In the United States and Canada, it is now mandatory for motor carriers to equip their trucks with electronic logging devices (ELD) directly connected to the vehicle to track service hours [29, 34]. This is an opportunity for transportation companies to go beyond the compliance requirements and install telemetric systems to collect a variety of sensor data from the vehicle. Many such telemetric solutions are available on the market to improve truck fleet management by providing real-time information to fleet managers [21]. Telemetric systems produce huge amounts of data, generated by an ever-increasing number of sensors on the vehicle.

The availability of big amounts of telemetric data generated by vehicles is a great opportunity to try to predict accidents by characterizing dangerous driving behaviour. Indeed, it is likely that the style of driving greatly influences the risk of accidents. In this study, we design a machine learning model using such telemetric data to estimate the risk of accident associated with a driver.

Telemetric data generated by vehicles is in the form of time series. During driving, vehicle sensors record various parameters at regular intervals and store them in the telemetric system. We will therefore design machine learning models which can provide a measure of the risk of accidents of a given driver by looking at times series containing the evolution of various parameters during its driving. If we define the risk of accidents as the probability that this driver has an accident, then estimating the risk of accident is equivalent to classifying examples as leading to an accident or not. Therefore, the problem is a time series classification one.

Road accident prediction has been studied, but never using this type of data. Most studies predict the risk of accidents at different points in time and space using characteristics of the road network and weather information. Instead, we are interested in predicting the risk of accidents for a given driver based on information about their driving. Such a model could help truck transportation companies identify drivers with riskier driving styles, and offer them additional safe driving trainings. It could also be useful to insurance companies.

The rest of this paper is organized as follows: Section II presents the related work on road accident prediction and on time series classification, Section III and Section IV present our datasets and model creation methods, Section V presents experiments and results, and Section VI discusses these results. Conclusions are drawn in the last section.

Ii Related work

Ii-a Road Accident Prediction

Many studies consider road accident prediction and aim at predicting the risk of an accident at a given place and time. These studies would for example predict which segments of a road are most dangerous[7], or what times and areas of a city are most dangerous[8]. They usually use information about the road such as the average daily traffic or the road curvature, as well as weather information such as the temperature or the precipitation.

● Aim:
Print the part of the text on truck accident risk that runs from "Telemetric data generated by vehicles is in" to "series classification one.", word for word.

● Given entries:
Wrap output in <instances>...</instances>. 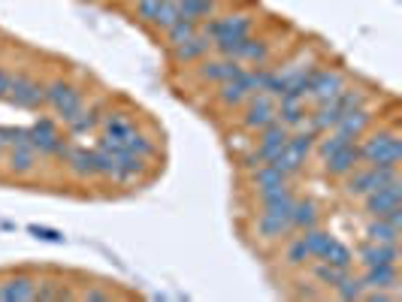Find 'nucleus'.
Here are the masks:
<instances>
[{
  "instance_id": "f257e3e1",
  "label": "nucleus",
  "mask_w": 402,
  "mask_h": 302,
  "mask_svg": "<svg viewBox=\"0 0 402 302\" xmlns=\"http://www.w3.org/2000/svg\"><path fill=\"white\" fill-rule=\"evenodd\" d=\"M360 160L375 166H399L402 160V139L394 130H378L360 145Z\"/></svg>"
},
{
  "instance_id": "f03ea898",
  "label": "nucleus",
  "mask_w": 402,
  "mask_h": 302,
  "mask_svg": "<svg viewBox=\"0 0 402 302\" xmlns=\"http://www.w3.org/2000/svg\"><path fill=\"white\" fill-rule=\"evenodd\" d=\"M345 194L348 197H357L363 199L366 194H372L375 188L387 185V181L399 178V166H375V164H366V166H357L354 173L345 176Z\"/></svg>"
},
{
  "instance_id": "7ed1b4c3",
  "label": "nucleus",
  "mask_w": 402,
  "mask_h": 302,
  "mask_svg": "<svg viewBox=\"0 0 402 302\" xmlns=\"http://www.w3.org/2000/svg\"><path fill=\"white\" fill-rule=\"evenodd\" d=\"M43 97H46V103L58 112V118H61L64 124H67V121H73V118L85 109L82 91H79L76 85L64 82V79H55V82H48L46 91H43Z\"/></svg>"
},
{
  "instance_id": "20e7f679",
  "label": "nucleus",
  "mask_w": 402,
  "mask_h": 302,
  "mask_svg": "<svg viewBox=\"0 0 402 302\" xmlns=\"http://www.w3.org/2000/svg\"><path fill=\"white\" fill-rule=\"evenodd\" d=\"M27 130H31V148L37 151V155H48V157L67 160L70 151H73V145L58 133V127H55L52 118H37L34 127H27Z\"/></svg>"
},
{
  "instance_id": "39448f33",
  "label": "nucleus",
  "mask_w": 402,
  "mask_h": 302,
  "mask_svg": "<svg viewBox=\"0 0 402 302\" xmlns=\"http://www.w3.org/2000/svg\"><path fill=\"white\" fill-rule=\"evenodd\" d=\"M43 91H46V85H39L37 79L18 73V76L9 79L6 100H9V103H13V106H18V109H39V106L46 103Z\"/></svg>"
},
{
  "instance_id": "423d86ee",
  "label": "nucleus",
  "mask_w": 402,
  "mask_h": 302,
  "mask_svg": "<svg viewBox=\"0 0 402 302\" xmlns=\"http://www.w3.org/2000/svg\"><path fill=\"white\" fill-rule=\"evenodd\" d=\"M200 34H206L209 39H227V37H245L251 34V18L242 15V13H236V15H212V18H206L203 27H200Z\"/></svg>"
},
{
  "instance_id": "0eeeda50",
  "label": "nucleus",
  "mask_w": 402,
  "mask_h": 302,
  "mask_svg": "<svg viewBox=\"0 0 402 302\" xmlns=\"http://www.w3.org/2000/svg\"><path fill=\"white\" fill-rule=\"evenodd\" d=\"M245 112H242V127L245 130H257L260 127H266L269 121L275 118V100L269 97V94H264V91H254V94H248V100H245Z\"/></svg>"
},
{
  "instance_id": "6e6552de",
  "label": "nucleus",
  "mask_w": 402,
  "mask_h": 302,
  "mask_svg": "<svg viewBox=\"0 0 402 302\" xmlns=\"http://www.w3.org/2000/svg\"><path fill=\"white\" fill-rule=\"evenodd\" d=\"M399 203H402V178L387 181V185H381V188L372 190V194L363 197V209H366L369 218H384L387 211Z\"/></svg>"
},
{
  "instance_id": "1a4fd4ad",
  "label": "nucleus",
  "mask_w": 402,
  "mask_h": 302,
  "mask_svg": "<svg viewBox=\"0 0 402 302\" xmlns=\"http://www.w3.org/2000/svg\"><path fill=\"white\" fill-rule=\"evenodd\" d=\"M242 60H233V58H200V67H197V76L203 82H233V79L242 73Z\"/></svg>"
},
{
  "instance_id": "9d476101",
  "label": "nucleus",
  "mask_w": 402,
  "mask_h": 302,
  "mask_svg": "<svg viewBox=\"0 0 402 302\" xmlns=\"http://www.w3.org/2000/svg\"><path fill=\"white\" fill-rule=\"evenodd\" d=\"M360 164H363V160H360V145L348 143V145H342L339 151H333L330 157H324V173L336 176V178H345L348 173H354Z\"/></svg>"
},
{
  "instance_id": "9b49d317",
  "label": "nucleus",
  "mask_w": 402,
  "mask_h": 302,
  "mask_svg": "<svg viewBox=\"0 0 402 302\" xmlns=\"http://www.w3.org/2000/svg\"><path fill=\"white\" fill-rule=\"evenodd\" d=\"M345 85H348L345 73H339V70H318L309 100H315V103H327V100H333Z\"/></svg>"
},
{
  "instance_id": "f8f14e48",
  "label": "nucleus",
  "mask_w": 402,
  "mask_h": 302,
  "mask_svg": "<svg viewBox=\"0 0 402 302\" xmlns=\"http://www.w3.org/2000/svg\"><path fill=\"white\" fill-rule=\"evenodd\" d=\"M357 257L363 266H381V263H396L399 260V245L394 242H363L357 248Z\"/></svg>"
},
{
  "instance_id": "ddd939ff",
  "label": "nucleus",
  "mask_w": 402,
  "mask_h": 302,
  "mask_svg": "<svg viewBox=\"0 0 402 302\" xmlns=\"http://www.w3.org/2000/svg\"><path fill=\"white\" fill-rule=\"evenodd\" d=\"M363 287L366 290H396L399 287V269L396 263H381V266H366L363 272Z\"/></svg>"
},
{
  "instance_id": "4468645a",
  "label": "nucleus",
  "mask_w": 402,
  "mask_h": 302,
  "mask_svg": "<svg viewBox=\"0 0 402 302\" xmlns=\"http://www.w3.org/2000/svg\"><path fill=\"white\" fill-rule=\"evenodd\" d=\"M209 52H212V39H209L206 34H197L194 37H188L185 43H176L173 46V58L179 60V64H194V60L200 58H206Z\"/></svg>"
},
{
  "instance_id": "2eb2a0df",
  "label": "nucleus",
  "mask_w": 402,
  "mask_h": 302,
  "mask_svg": "<svg viewBox=\"0 0 402 302\" xmlns=\"http://www.w3.org/2000/svg\"><path fill=\"white\" fill-rule=\"evenodd\" d=\"M257 199L260 206H264V211H273V215H285L290 218V206H294V190H290L287 185L281 188H269V190H257Z\"/></svg>"
},
{
  "instance_id": "dca6fc26",
  "label": "nucleus",
  "mask_w": 402,
  "mask_h": 302,
  "mask_svg": "<svg viewBox=\"0 0 402 302\" xmlns=\"http://www.w3.org/2000/svg\"><path fill=\"white\" fill-rule=\"evenodd\" d=\"M369 124H372V112L366 106H357V109H351V112H345L339 118V124L333 127V130H339V133H345L351 143H357L360 136L369 130Z\"/></svg>"
},
{
  "instance_id": "f3484780",
  "label": "nucleus",
  "mask_w": 402,
  "mask_h": 302,
  "mask_svg": "<svg viewBox=\"0 0 402 302\" xmlns=\"http://www.w3.org/2000/svg\"><path fill=\"white\" fill-rule=\"evenodd\" d=\"M254 230L260 239L266 242H275V239H285L290 233V218L285 215H273V211H260L257 221H254Z\"/></svg>"
},
{
  "instance_id": "a211bd4d",
  "label": "nucleus",
  "mask_w": 402,
  "mask_h": 302,
  "mask_svg": "<svg viewBox=\"0 0 402 302\" xmlns=\"http://www.w3.org/2000/svg\"><path fill=\"white\" fill-rule=\"evenodd\" d=\"M37 296V281L27 278V275H15V278H6L0 284V299L4 302H27Z\"/></svg>"
},
{
  "instance_id": "6ab92c4d",
  "label": "nucleus",
  "mask_w": 402,
  "mask_h": 302,
  "mask_svg": "<svg viewBox=\"0 0 402 302\" xmlns=\"http://www.w3.org/2000/svg\"><path fill=\"white\" fill-rule=\"evenodd\" d=\"M303 103H306V100H290V97L275 100V118L287 130H299L306 124V106Z\"/></svg>"
},
{
  "instance_id": "aec40b11",
  "label": "nucleus",
  "mask_w": 402,
  "mask_h": 302,
  "mask_svg": "<svg viewBox=\"0 0 402 302\" xmlns=\"http://www.w3.org/2000/svg\"><path fill=\"white\" fill-rule=\"evenodd\" d=\"M4 157H6V169L13 176H27V173H34V169H37V151L31 145L6 148Z\"/></svg>"
},
{
  "instance_id": "412c9836",
  "label": "nucleus",
  "mask_w": 402,
  "mask_h": 302,
  "mask_svg": "<svg viewBox=\"0 0 402 302\" xmlns=\"http://www.w3.org/2000/svg\"><path fill=\"white\" fill-rule=\"evenodd\" d=\"M315 139H318V133H311L309 127H299L297 133L290 130V136H287V143H285V151L290 157H297V160H303L306 164V157L315 151Z\"/></svg>"
},
{
  "instance_id": "4be33fe9",
  "label": "nucleus",
  "mask_w": 402,
  "mask_h": 302,
  "mask_svg": "<svg viewBox=\"0 0 402 302\" xmlns=\"http://www.w3.org/2000/svg\"><path fill=\"white\" fill-rule=\"evenodd\" d=\"M145 166V157L134 155V151H118L115 155V181H134Z\"/></svg>"
},
{
  "instance_id": "5701e85b",
  "label": "nucleus",
  "mask_w": 402,
  "mask_h": 302,
  "mask_svg": "<svg viewBox=\"0 0 402 302\" xmlns=\"http://www.w3.org/2000/svg\"><path fill=\"white\" fill-rule=\"evenodd\" d=\"M64 164L70 166V173L79 176V178H94L97 176V169H94V151H88V148H76L70 151V157L64 160Z\"/></svg>"
},
{
  "instance_id": "b1692460",
  "label": "nucleus",
  "mask_w": 402,
  "mask_h": 302,
  "mask_svg": "<svg viewBox=\"0 0 402 302\" xmlns=\"http://www.w3.org/2000/svg\"><path fill=\"white\" fill-rule=\"evenodd\" d=\"M251 185H254V190L281 188V185H287V176L281 173L275 164H264V166H254V173H251Z\"/></svg>"
},
{
  "instance_id": "393cba45",
  "label": "nucleus",
  "mask_w": 402,
  "mask_h": 302,
  "mask_svg": "<svg viewBox=\"0 0 402 302\" xmlns=\"http://www.w3.org/2000/svg\"><path fill=\"white\" fill-rule=\"evenodd\" d=\"M290 227L297 230L318 227V206L311 199H294V206H290Z\"/></svg>"
},
{
  "instance_id": "a878e982",
  "label": "nucleus",
  "mask_w": 402,
  "mask_h": 302,
  "mask_svg": "<svg viewBox=\"0 0 402 302\" xmlns=\"http://www.w3.org/2000/svg\"><path fill=\"white\" fill-rule=\"evenodd\" d=\"M136 133V127H134V121H130L127 115L122 112H109L103 118V136H112V139H122V143L127 145V139Z\"/></svg>"
},
{
  "instance_id": "bb28decb",
  "label": "nucleus",
  "mask_w": 402,
  "mask_h": 302,
  "mask_svg": "<svg viewBox=\"0 0 402 302\" xmlns=\"http://www.w3.org/2000/svg\"><path fill=\"white\" fill-rule=\"evenodd\" d=\"M303 245H306V251H309V257L311 260H320L327 254V248H330V242H333V236L327 233V230H318V227H309V230H303Z\"/></svg>"
},
{
  "instance_id": "cd10ccee",
  "label": "nucleus",
  "mask_w": 402,
  "mask_h": 302,
  "mask_svg": "<svg viewBox=\"0 0 402 302\" xmlns=\"http://www.w3.org/2000/svg\"><path fill=\"white\" fill-rule=\"evenodd\" d=\"M182 18H194V22H206V18L215 15L218 4L215 0H176Z\"/></svg>"
},
{
  "instance_id": "c85d7f7f",
  "label": "nucleus",
  "mask_w": 402,
  "mask_h": 302,
  "mask_svg": "<svg viewBox=\"0 0 402 302\" xmlns=\"http://www.w3.org/2000/svg\"><path fill=\"white\" fill-rule=\"evenodd\" d=\"M399 236H402V230L387 224L384 218H372L366 224V239L369 242H394V245H399Z\"/></svg>"
},
{
  "instance_id": "c756f323",
  "label": "nucleus",
  "mask_w": 402,
  "mask_h": 302,
  "mask_svg": "<svg viewBox=\"0 0 402 302\" xmlns=\"http://www.w3.org/2000/svg\"><path fill=\"white\" fill-rule=\"evenodd\" d=\"M215 97H218V103L224 109H236V106H242L248 100V91L233 79V82H221L218 91H215Z\"/></svg>"
},
{
  "instance_id": "7c9ffc66",
  "label": "nucleus",
  "mask_w": 402,
  "mask_h": 302,
  "mask_svg": "<svg viewBox=\"0 0 402 302\" xmlns=\"http://www.w3.org/2000/svg\"><path fill=\"white\" fill-rule=\"evenodd\" d=\"M287 136H290V130H287L285 124H281L278 118H273L266 127H260V130H257V143H260V145H285V143H287Z\"/></svg>"
},
{
  "instance_id": "2f4dec72",
  "label": "nucleus",
  "mask_w": 402,
  "mask_h": 302,
  "mask_svg": "<svg viewBox=\"0 0 402 302\" xmlns=\"http://www.w3.org/2000/svg\"><path fill=\"white\" fill-rule=\"evenodd\" d=\"M197 30H200V22H194V18H179V22L169 25L164 34H167V43L176 46V43H185L188 37H194Z\"/></svg>"
},
{
  "instance_id": "473e14b6",
  "label": "nucleus",
  "mask_w": 402,
  "mask_h": 302,
  "mask_svg": "<svg viewBox=\"0 0 402 302\" xmlns=\"http://www.w3.org/2000/svg\"><path fill=\"white\" fill-rule=\"evenodd\" d=\"M351 269H342V266H333V263H324V260H320V263L311 269V275H315V281L318 284H324V287H336L342 278L348 275Z\"/></svg>"
},
{
  "instance_id": "72a5a7b5",
  "label": "nucleus",
  "mask_w": 402,
  "mask_h": 302,
  "mask_svg": "<svg viewBox=\"0 0 402 302\" xmlns=\"http://www.w3.org/2000/svg\"><path fill=\"white\" fill-rule=\"evenodd\" d=\"M324 263H333V266H342V269H351V263H354V254H351V248L348 245H342V242H330V248H327V254L320 257Z\"/></svg>"
},
{
  "instance_id": "f704fd0d",
  "label": "nucleus",
  "mask_w": 402,
  "mask_h": 302,
  "mask_svg": "<svg viewBox=\"0 0 402 302\" xmlns=\"http://www.w3.org/2000/svg\"><path fill=\"white\" fill-rule=\"evenodd\" d=\"M242 60H248V64H257V67H264L266 60H269V43H266V39H254V37H248L245 52H242Z\"/></svg>"
},
{
  "instance_id": "c9c22d12",
  "label": "nucleus",
  "mask_w": 402,
  "mask_h": 302,
  "mask_svg": "<svg viewBox=\"0 0 402 302\" xmlns=\"http://www.w3.org/2000/svg\"><path fill=\"white\" fill-rule=\"evenodd\" d=\"M348 143H351V139L345 133H339V130H327L324 139H315V148H318L320 160H324V157H330L333 151H339L342 145H348Z\"/></svg>"
},
{
  "instance_id": "e433bc0d",
  "label": "nucleus",
  "mask_w": 402,
  "mask_h": 302,
  "mask_svg": "<svg viewBox=\"0 0 402 302\" xmlns=\"http://www.w3.org/2000/svg\"><path fill=\"white\" fill-rule=\"evenodd\" d=\"M333 290H336V296H339V299H348V302H351V299H363V294H366L363 281L354 278V275H351V272H348V275L339 281V284H336Z\"/></svg>"
},
{
  "instance_id": "4c0bfd02",
  "label": "nucleus",
  "mask_w": 402,
  "mask_h": 302,
  "mask_svg": "<svg viewBox=\"0 0 402 302\" xmlns=\"http://www.w3.org/2000/svg\"><path fill=\"white\" fill-rule=\"evenodd\" d=\"M363 100H366V94H363V91H360V88H342L339 91V94L333 97V103L342 109V115H345V112H351V109H357V106H363Z\"/></svg>"
},
{
  "instance_id": "58836bf2",
  "label": "nucleus",
  "mask_w": 402,
  "mask_h": 302,
  "mask_svg": "<svg viewBox=\"0 0 402 302\" xmlns=\"http://www.w3.org/2000/svg\"><path fill=\"white\" fill-rule=\"evenodd\" d=\"M0 143H4L6 148L31 145V130L27 127H0Z\"/></svg>"
},
{
  "instance_id": "ea45409f",
  "label": "nucleus",
  "mask_w": 402,
  "mask_h": 302,
  "mask_svg": "<svg viewBox=\"0 0 402 302\" xmlns=\"http://www.w3.org/2000/svg\"><path fill=\"white\" fill-rule=\"evenodd\" d=\"M309 251H306V245H303V239H294V242H287V248H285V263L287 266H303V263H309Z\"/></svg>"
},
{
  "instance_id": "a19ab883",
  "label": "nucleus",
  "mask_w": 402,
  "mask_h": 302,
  "mask_svg": "<svg viewBox=\"0 0 402 302\" xmlns=\"http://www.w3.org/2000/svg\"><path fill=\"white\" fill-rule=\"evenodd\" d=\"M182 18V13H179V4L176 0H164L160 4V9H157V18H155V27H160V30H167L173 22H179Z\"/></svg>"
},
{
  "instance_id": "79ce46f5",
  "label": "nucleus",
  "mask_w": 402,
  "mask_h": 302,
  "mask_svg": "<svg viewBox=\"0 0 402 302\" xmlns=\"http://www.w3.org/2000/svg\"><path fill=\"white\" fill-rule=\"evenodd\" d=\"M94 169H97V176H103V178H115V155L112 151L97 148L94 151Z\"/></svg>"
},
{
  "instance_id": "37998d69",
  "label": "nucleus",
  "mask_w": 402,
  "mask_h": 302,
  "mask_svg": "<svg viewBox=\"0 0 402 302\" xmlns=\"http://www.w3.org/2000/svg\"><path fill=\"white\" fill-rule=\"evenodd\" d=\"M160 4H164V0H136V18L143 25H155Z\"/></svg>"
},
{
  "instance_id": "c03bdc74",
  "label": "nucleus",
  "mask_w": 402,
  "mask_h": 302,
  "mask_svg": "<svg viewBox=\"0 0 402 302\" xmlns=\"http://www.w3.org/2000/svg\"><path fill=\"white\" fill-rule=\"evenodd\" d=\"M124 148H127V151H134V155H139V157H152V155H155V143H148V139H145V136H139V133L130 136Z\"/></svg>"
},
{
  "instance_id": "a18cd8bd",
  "label": "nucleus",
  "mask_w": 402,
  "mask_h": 302,
  "mask_svg": "<svg viewBox=\"0 0 402 302\" xmlns=\"http://www.w3.org/2000/svg\"><path fill=\"white\" fill-rule=\"evenodd\" d=\"M67 124H70L73 133H85V130H91L97 124V112H88V109H82V112H79L73 121H67Z\"/></svg>"
},
{
  "instance_id": "49530a36",
  "label": "nucleus",
  "mask_w": 402,
  "mask_h": 302,
  "mask_svg": "<svg viewBox=\"0 0 402 302\" xmlns=\"http://www.w3.org/2000/svg\"><path fill=\"white\" fill-rule=\"evenodd\" d=\"M70 294L64 287H58L55 281H43V284H37V296L34 299H67Z\"/></svg>"
},
{
  "instance_id": "de8ad7c7",
  "label": "nucleus",
  "mask_w": 402,
  "mask_h": 302,
  "mask_svg": "<svg viewBox=\"0 0 402 302\" xmlns=\"http://www.w3.org/2000/svg\"><path fill=\"white\" fill-rule=\"evenodd\" d=\"M31 233L37 239H46V242H64V233H58V230H48V227H31Z\"/></svg>"
},
{
  "instance_id": "09e8293b",
  "label": "nucleus",
  "mask_w": 402,
  "mask_h": 302,
  "mask_svg": "<svg viewBox=\"0 0 402 302\" xmlns=\"http://www.w3.org/2000/svg\"><path fill=\"white\" fill-rule=\"evenodd\" d=\"M384 221H387V224H394V227H399V230H402V203L390 209L387 215H384Z\"/></svg>"
},
{
  "instance_id": "8fccbe9b",
  "label": "nucleus",
  "mask_w": 402,
  "mask_h": 302,
  "mask_svg": "<svg viewBox=\"0 0 402 302\" xmlns=\"http://www.w3.org/2000/svg\"><path fill=\"white\" fill-rule=\"evenodd\" d=\"M9 79H13V73H6V70L0 67V100H6V91H9Z\"/></svg>"
},
{
  "instance_id": "3c124183",
  "label": "nucleus",
  "mask_w": 402,
  "mask_h": 302,
  "mask_svg": "<svg viewBox=\"0 0 402 302\" xmlns=\"http://www.w3.org/2000/svg\"><path fill=\"white\" fill-rule=\"evenodd\" d=\"M82 299H94V302H103V299H109V294H103V290H85V294H82Z\"/></svg>"
},
{
  "instance_id": "603ef678",
  "label": "nucleus",
  "mask_w": 402,
  "mask_h": 302,
  "mask_svg": "<svg viewBox=\"0 0 402 302\" xmlns=\"http://www.w3.org/2000/svg\"><path fill=\"white\" fill-rule=\"evenodd\" d=\"M4 151H6V145H4V143H0V155H4Z\"/></svg>"
}]
</instances>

● The result:
Telemetric data generated by vehicles is in the form of time series. During driving, vehicle sensors record various parameters at regular intervals and store them in the telemetric system. We will therefore design machine learning models which can provide a measure of the risk of accidents of a given driver by looking at times series containing the evolution of various parameters during its driving. If we define the risk of accidents as the probability that this driver has an accident, then estimating the risk of accident is equivalent to classifying examples as leading to an accident or not. Therefore, the problem is a time series classification one.